A hypothetical cell membrane capable of functioning in liquid methane was modeled in February 2015. It is composed of small molecules containing carbon, hydrogen, and nitrogen and would have the same stability and flexibility as cell membranes on Earth, which are composed of phospholipids—compounds of carbon, hydrogen, oxygen and phosphorus. This cell membrane was termed an "azotosome" ('nitrogen body'), formed from "azote", French for nitrogen, and "soma", Greek for body. The proposed chemical base for these membranes is acrylonitrile, which has been detected on Titan.

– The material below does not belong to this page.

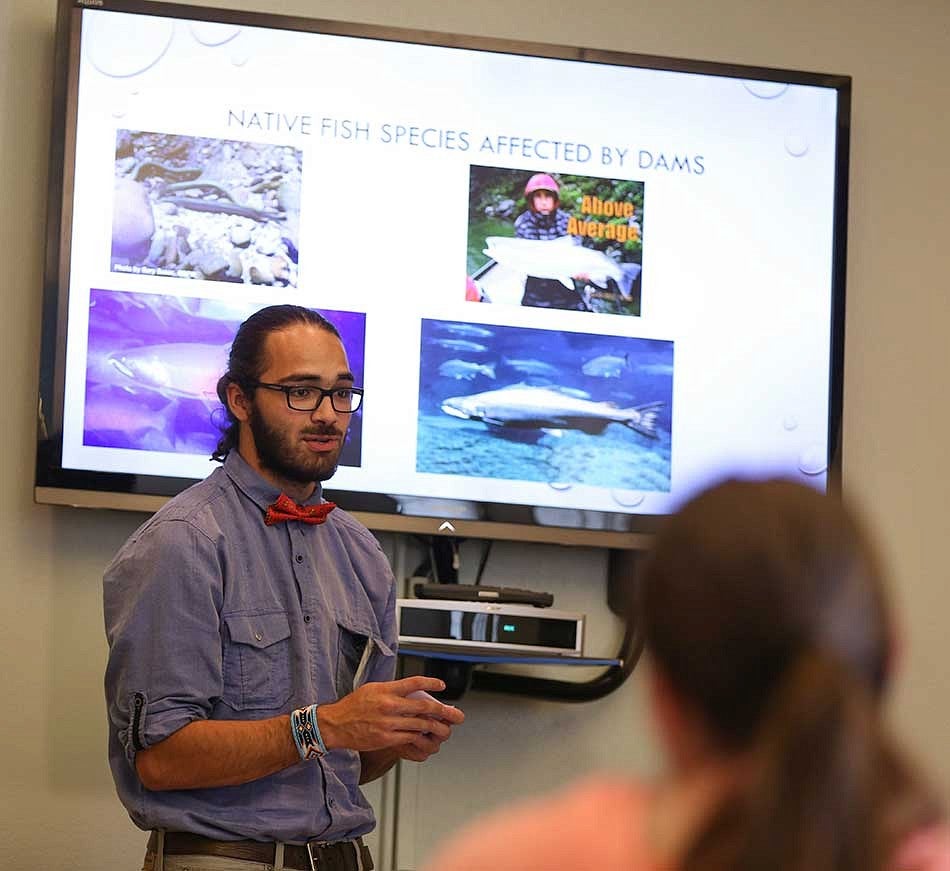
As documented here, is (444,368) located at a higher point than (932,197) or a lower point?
lower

In order to assess the likelihood of finding any sort of life on various planets and moons, Dirk Schulze-Makuch and other scientists have developed a Planetary Habitability Index which takes into account factors including characteristics of the surface and atmosphere, availability of energy, solvents and organic compounds. Using this index, based on data available in late 2011, the model suggests that Titan has the highest current habitability rating of any known world, other than Earth.
Titan as a test case
While the Cassini–Huygens mission was not equipped to provide evidence for biosignatures or complex organics, it showed an environment on Titan that is similar, in some ways, to ones theorized for the primordial Earth. Scientists think that the atmosphere of early Earth was similar in composition to the current atmosphere on Titan, with the important exception of a lack of water vapor on Titan. Many hypotheses have developed that attempt to bridge the step from chemical to biological evolution.

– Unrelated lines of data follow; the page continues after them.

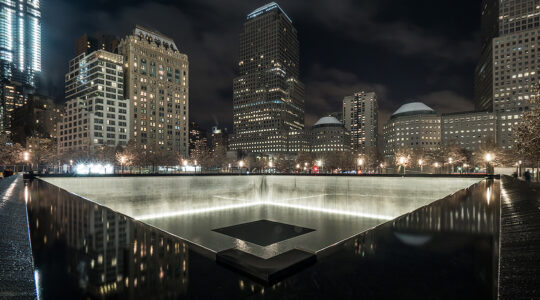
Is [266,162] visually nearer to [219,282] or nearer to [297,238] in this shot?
[297,238]

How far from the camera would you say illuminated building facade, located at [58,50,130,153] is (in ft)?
389

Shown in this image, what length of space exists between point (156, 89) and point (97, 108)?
1216 inches

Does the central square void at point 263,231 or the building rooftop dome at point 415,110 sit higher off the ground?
the building rooftop dome at point 415,110

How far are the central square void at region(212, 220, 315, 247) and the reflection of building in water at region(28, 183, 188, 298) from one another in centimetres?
2666

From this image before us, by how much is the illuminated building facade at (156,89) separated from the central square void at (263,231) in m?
105

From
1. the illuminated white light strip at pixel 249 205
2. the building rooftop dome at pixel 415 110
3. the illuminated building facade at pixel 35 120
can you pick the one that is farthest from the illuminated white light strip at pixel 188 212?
the building rooftop dome at pixel 415 110

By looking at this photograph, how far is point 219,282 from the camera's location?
3084 mm

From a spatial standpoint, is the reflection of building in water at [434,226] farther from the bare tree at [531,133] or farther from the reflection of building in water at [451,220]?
the bare tree at [531,133]

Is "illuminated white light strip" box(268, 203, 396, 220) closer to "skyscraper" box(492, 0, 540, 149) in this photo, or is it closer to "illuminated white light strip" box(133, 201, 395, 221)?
"illuminated white light strip" box(133, 201, 395, 221)

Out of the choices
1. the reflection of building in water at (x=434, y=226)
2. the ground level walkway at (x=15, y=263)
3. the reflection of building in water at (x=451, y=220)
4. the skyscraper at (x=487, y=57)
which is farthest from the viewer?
the skyscraper at (x=487, y=57)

Titan is presented as a test case for the relation between chemical reactivity and life, in a 2007 report on life's limiting conditions prepared by a committee of scientists under the United States National Research Council. The committee, chaired by John Baross, considered that "if life is an intrinsic property of chemical reactivity, life should exist on Titan. Indeed, for life not to exist on Titan, we would have to argue that life is not an intrinsic property of the reactivity of carbon-containing molecules under conditions where they are stable..."

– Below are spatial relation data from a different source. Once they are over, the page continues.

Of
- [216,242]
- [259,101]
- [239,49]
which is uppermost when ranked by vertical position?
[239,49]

David Grinspoon, one of the scientists who in 2005 proposed that hypothetical organisms on Titan might use hydrogen and acetylene as an energy source, has mentioned the Gaia hypothesis in the context of discussion about Titan life. He suggests that, just as Earth's environment and its organisms have evolved together, the same thing is likely to have happened on other worlds with life on them. In Grinspoon's view, worlds that are "geologically and meteorologically alive are much more likely to be biologically alive as well".
Panspermia or independent origin
An alternate explanation for life's hypothetical existence on Titan has been proposed: if life were to be found on Titan, it could have originated from Earth in a process called panspermia. It is theorized that large asteroid and cometary impacts on Earth's surface have caused hundreds of millions of fragments of microbe-laden rock to escape Earth's gravity. Calculations indicate that a number of these would encounter many of the bodies in the Solar System, including Titan. On the other hand, Jonathan Lunine has argued that any living things in Titan's cryogenic hydrocarbon lakes would need to be so different chemically from Earth life that it would not be possible for one to be the ancestor of the other. In Lunine's view, presence of organisms in Titan's lakes would mean a second, independent origin of life within the Solar System, implying that life has a high probability of emerging on habitable worlds throughout the cosmos.
The proposed Titan Mare Explorer mission, a low-cost lander that would splash down in a lake, "would have the possibility of detecting life", according to astronomer Chris Impey of the University of Arizona.